▸ **AUFGABENSTELLUNG**: Ersetze im gesamten Material "khaki shorts" durch "beige shorts" und gib alle Zeilen sonst unverändert wieder. Lass die Bilder in der Ausgabe weg.

▸ **BEREITGESTELLTES MATERIAL**:

□ □ □ □

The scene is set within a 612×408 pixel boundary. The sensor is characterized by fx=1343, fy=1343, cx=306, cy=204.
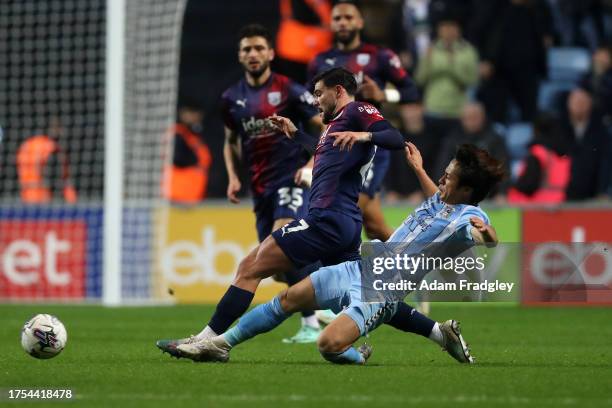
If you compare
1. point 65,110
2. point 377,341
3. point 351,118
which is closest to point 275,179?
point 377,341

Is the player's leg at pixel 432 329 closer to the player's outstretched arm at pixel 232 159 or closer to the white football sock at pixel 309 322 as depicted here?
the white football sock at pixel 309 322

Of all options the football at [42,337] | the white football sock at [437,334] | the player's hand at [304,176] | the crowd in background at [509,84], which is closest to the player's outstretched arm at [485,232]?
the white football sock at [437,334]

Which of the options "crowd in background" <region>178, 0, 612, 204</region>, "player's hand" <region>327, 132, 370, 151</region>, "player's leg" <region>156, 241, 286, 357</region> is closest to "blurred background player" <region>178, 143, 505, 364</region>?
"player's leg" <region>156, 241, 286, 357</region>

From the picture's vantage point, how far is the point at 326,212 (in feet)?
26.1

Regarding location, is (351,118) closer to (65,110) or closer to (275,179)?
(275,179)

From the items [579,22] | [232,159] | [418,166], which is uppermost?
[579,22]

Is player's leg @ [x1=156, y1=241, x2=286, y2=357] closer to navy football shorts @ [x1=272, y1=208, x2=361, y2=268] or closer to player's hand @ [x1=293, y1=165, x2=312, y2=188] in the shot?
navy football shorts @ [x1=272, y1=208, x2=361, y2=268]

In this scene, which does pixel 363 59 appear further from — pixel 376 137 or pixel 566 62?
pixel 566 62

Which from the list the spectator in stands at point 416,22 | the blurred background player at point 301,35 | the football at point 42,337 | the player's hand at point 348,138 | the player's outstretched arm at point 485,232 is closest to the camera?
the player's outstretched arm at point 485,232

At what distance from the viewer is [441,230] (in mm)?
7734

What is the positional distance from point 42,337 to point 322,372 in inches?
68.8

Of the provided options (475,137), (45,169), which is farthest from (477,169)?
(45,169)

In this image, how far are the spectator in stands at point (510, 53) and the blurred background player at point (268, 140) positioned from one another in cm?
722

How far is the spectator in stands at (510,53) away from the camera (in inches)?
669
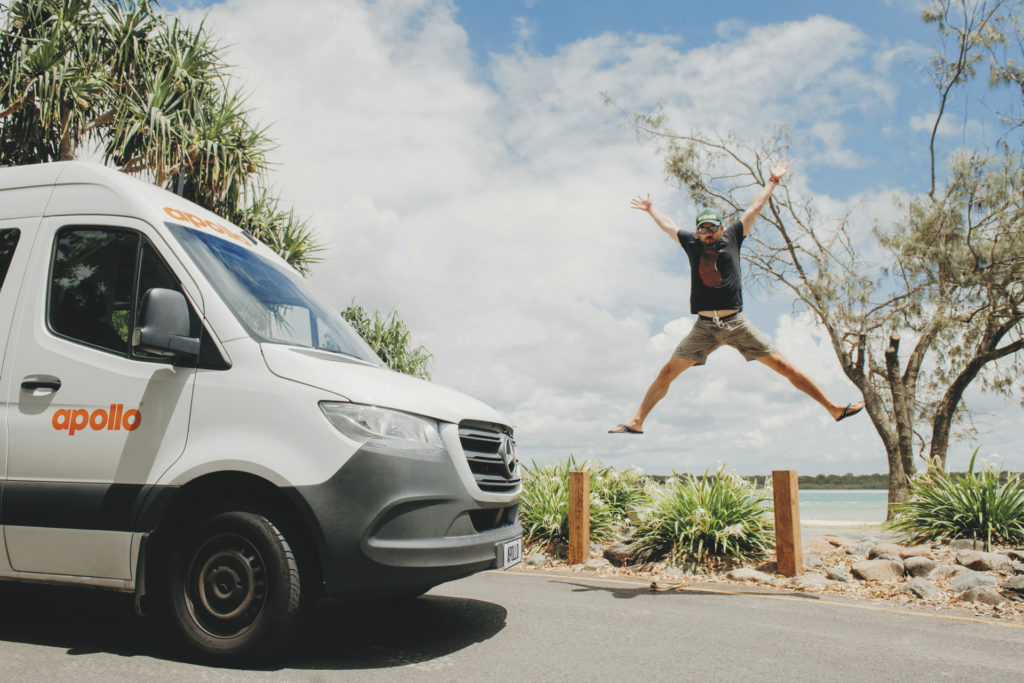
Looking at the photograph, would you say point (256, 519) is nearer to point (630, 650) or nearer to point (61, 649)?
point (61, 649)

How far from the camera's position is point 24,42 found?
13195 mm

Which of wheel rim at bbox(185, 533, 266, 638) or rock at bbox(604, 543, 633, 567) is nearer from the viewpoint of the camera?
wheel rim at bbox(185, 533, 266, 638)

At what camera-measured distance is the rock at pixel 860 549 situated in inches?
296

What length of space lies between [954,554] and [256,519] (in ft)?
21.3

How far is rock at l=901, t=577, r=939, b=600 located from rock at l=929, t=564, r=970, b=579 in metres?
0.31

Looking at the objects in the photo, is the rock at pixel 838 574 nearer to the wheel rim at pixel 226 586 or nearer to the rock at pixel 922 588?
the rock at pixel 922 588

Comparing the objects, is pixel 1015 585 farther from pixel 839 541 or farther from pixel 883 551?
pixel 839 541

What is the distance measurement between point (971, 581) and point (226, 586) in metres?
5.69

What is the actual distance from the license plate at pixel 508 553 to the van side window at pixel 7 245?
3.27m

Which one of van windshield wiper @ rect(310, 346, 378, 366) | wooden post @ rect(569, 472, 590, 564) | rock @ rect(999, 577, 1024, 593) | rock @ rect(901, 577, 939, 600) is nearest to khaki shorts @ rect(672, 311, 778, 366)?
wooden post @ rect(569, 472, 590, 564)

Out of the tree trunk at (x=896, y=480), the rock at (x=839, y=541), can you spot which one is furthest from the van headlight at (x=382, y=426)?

□ □ □ □

▸ **ANTWORT**:
The scene is set within a 612×408 pixel boundary. The sensor is characterized by fx=1343, fy=1343, cx=306, cy=204.
If you compare
1. point 65,110
2. point 377,341
3. point 351,118
which is closest to point 275,179?
point 377,341

Is the player's leg at pixel 432 329 closer to the player's outstretched arm at pixel 232 159 or closer to the white football sock at pixel 309 322 as depicted here?
the white football sock at pixel 309 322

Of all options the football at [42,337] | the white football sock at [437,334] | the player's hand at [304,176] | the crowd in background at [509,84], which is closest to the player's outstretched arm at [485,232]?
the white football sock at [437,334]

Which of the options "crowd in background" <region>178, 0, 612, 204</region>, "player's hand" <region>327, 132, 370, 151</region>, "player's leg" <region>156, 241, 286, 357</region> is closest to "blurred background player" <region>178, 143, 505, 364</region>?
"player's leg" <region>156, 241, 286, 357</region>

From the picture's vantage point, how far is the point at 326,212 (in feet)?
26.1

Regarding location, is (351,118) closer to (65,110) or closer to (275,179)?
(275,179)

From the items [579,22] | [232,159] | [418,166], which is uppermost?
[579,22]

Is player's leg @ [x1=156, y1=241, x2=286, y2=357] closer to navy football shorts @ [x1=272, y1=208, x2=361, y2=268] or closer to player's hand @ [x1=293, y1=165, x2=312, y2=188] in the shot?
navy football shorts @ [x1=272, y1=208, x2=361, y2=268]

In this scene, which does pixel 363 59 appear further from — pixel 376 137 or pixel 566 62?
pixel 566 62

Which from the list the spectator in stands at point 416,22 | the blurred background player at point 301,35 | the football at point 42,337 | the player's hand at point 348,138 | the player's outstretched arm at point 485,232 is closest to the camera?
the player's outstretched arm at point 485,232

At what distance from the viewer is [441,230] (in mm)?
7734

What is the positional distance from point 42,337 to point 322,372 in inches?
68.8

Of the provided options (475,137), (45,169), which is farthest from (477,169)?
(45,169)

In this image, how far are the spectator in stands at point (510, 53) and the blurred background player at point (268, 140) positioned from one another in cm?
722

How far is the spectator in stands at (510,53) away from the camera (in inches)?
669
Looking at the photograph, would you say point (256, 519) is nearer to point (630, 650) or nearer to point (61, 649)?
point (61, 649)

How far from the camera's position is point 24,42 found?
13195 mm

Which of wheel rim at bbox(185, 533, 266, 638) or rock at bbox(604, 543, 633, 567) is nearer from the viewpoint of the camera?
wheel rim at bbox(185, 533, 266, 638)

At what camera-measured distance is the rock at pixel 860 549 situated in inches?
296

What length of space lies between [954,554] and [256,519] (in ft)?
21.3

How far is rock at l=901, t=577, r=939, b=600 located from rock at l=929, t=564, r=970, b=579 in metres?
0.31

Looking at the objects in the photo, is the rock at pixel 838 574 nearer to the wheel rim at pixel 226 586 or nearer to the rock at pixel 922 588?
the rock at pixel 922 588

Comparing the objects, is pixel 1015 585 farther from pixel 839 541 or farther from pixel 883 551?
pixel 839 541

What is the distance measurement between point (971, 581) and point (226, 586) in metres?
5.69

What is the actual distance from the license plate at pixel 508 553 to the van side window at pixel 7 245?
3.27m

Which one of van windshield wiper @ rect(310, 346, 378, 366) | wooden post @ rect(569, 472, 590, 564) | rock @ rect(999, 577, 1024, 593) | rock @ rect(901, 577, 939, 600) is nearest to beige shorts @ rect(672, 311, 778, 366)?
wooden post @ rect(569, 472, 590, 564)

Out of the tree trunk at (x=896, y=480), the rock at (x=839, y=541), can you spot which one is furthest from the van headlight at (x=382, y=426)?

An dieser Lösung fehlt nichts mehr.